It's been a bit over a week since the book came out. I've talked to some people about it, and one question—perhaps even a concern, or a mild (or major) disappointment to some is this idea that I don't have contact with those children (now adults) anymore.
Just to set the record straight on that.
Geographically-speaking, I moved away to Toronto the summer after driving the bus. So that put some very real distance between everyone. Secondly, I was 32. Those kids were, well, kids. The bus was in a very real and vital and physical and societal way what facilitated our everyday interaction. I had a job to do. They had school to attend. Wipe those things away and you're left with a 32-year-old man hanging around with children. Which isn't in itself that weird, I never saw it that way, but from a parental perspective it could've been . . . y'know, imagine me showing up at Oliver's house that summer with a ball mitt: "Hey, Missus S, is it cool if Oliver comes out to play catch?" Maybe Missus S would've been fine with it. Maybe Missus S would've had some reservations about her kid's old bus driver wanting to still play and hang out with her 13-year-old. So it wasn't something I ever insisted on or really tried to pursue, honestly. It forecasted to be a bit of an uncomfortable situation, or it held that potential. I mean, would Oliver, as much fun as we had on the bus, really want to hang out with me that summer? What would Joey have thought about that?

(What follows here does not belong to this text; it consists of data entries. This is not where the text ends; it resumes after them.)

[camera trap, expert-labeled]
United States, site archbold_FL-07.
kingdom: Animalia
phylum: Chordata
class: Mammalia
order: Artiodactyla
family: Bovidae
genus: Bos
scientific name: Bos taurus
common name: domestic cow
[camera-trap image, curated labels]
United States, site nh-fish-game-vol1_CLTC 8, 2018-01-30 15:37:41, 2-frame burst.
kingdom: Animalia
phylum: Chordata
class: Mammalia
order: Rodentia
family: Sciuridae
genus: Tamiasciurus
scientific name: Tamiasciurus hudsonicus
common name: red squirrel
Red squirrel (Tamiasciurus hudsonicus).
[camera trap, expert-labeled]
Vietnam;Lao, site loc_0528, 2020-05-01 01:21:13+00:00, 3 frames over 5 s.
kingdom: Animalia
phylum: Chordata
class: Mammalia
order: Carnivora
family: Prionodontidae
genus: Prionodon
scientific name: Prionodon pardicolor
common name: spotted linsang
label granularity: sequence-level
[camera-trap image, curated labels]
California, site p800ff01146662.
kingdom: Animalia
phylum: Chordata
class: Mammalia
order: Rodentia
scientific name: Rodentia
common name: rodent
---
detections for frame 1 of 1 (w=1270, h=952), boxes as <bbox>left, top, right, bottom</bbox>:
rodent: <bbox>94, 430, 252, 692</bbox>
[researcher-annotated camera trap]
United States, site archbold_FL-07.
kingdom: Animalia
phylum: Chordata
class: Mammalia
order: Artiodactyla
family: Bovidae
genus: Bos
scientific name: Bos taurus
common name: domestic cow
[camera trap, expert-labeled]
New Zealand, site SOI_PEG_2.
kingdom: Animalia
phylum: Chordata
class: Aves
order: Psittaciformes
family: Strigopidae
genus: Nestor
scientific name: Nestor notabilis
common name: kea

I look at that experience as I'm sure a lot of people look at certain times in their lives. I've gone to summer camps. Tree planting. Summer work at at amusement park. The kind of endeavors where people come together and form a union and a unity based on certain factors: they're in the same place, for a common purpose, and spend a lot of time with each other. That forms a fierceness in terms of a bond—or it can. Doesn't always happen that way. But when the summer's over or the trees are all planted, everyone scatters to the four winds. Sometimes you stay in touch, sometimes not. I don't see the people I planted trees with anymore, and haven't for well over a decade; we're not even facebook friends. Same goes for the people I worked with at Marineland. To my mind, however, that doesn't diminish the time we spent together, our experiences, or the memories we all carry forward. Surely everyone reading this has had the same sort of thing in their own lives.
Some readers seem especially dismayed that I'm not in contact with Jake. That is something that I suppose the book's final passages must seem to indicate, based on early reader feedback—if so, that's my fault, because we are still in contact. Via email, other social media. Maybe not as much as we could be, but I don't see the use pushing Jake on that end of things—and in truth I've got a family and obligations, Jake's going to university and continuing to write, so we're busy. Last time I was in his city we went out for dinner. Though it had been years, it was like it ought to be with friends: within minutes those years melted away and it was like old times. The old jokes, the old silliness, the old stories. Jake's doing well. I'm so happy to see that. I plan to hang out with him again the next time I bomb through that town, or if Jake's ever out this way he knows my door's always open.
It's just one of those oversights I guess a writer can be prone to sometimes while writing—I know how it stands between Jake and I nowadays, and perhaps as such didn't get that properly across to the reader. I assumed, for some reason, that it would be clear we're still in contact. That said, I do wish I could see more of Jake. I hope he wishes he could see more of me. Were we closer in a geographical sense, I'd try to make sure that happened. But sometimes something as simple as sheer distance makes it tough to be as close to someone as you once were.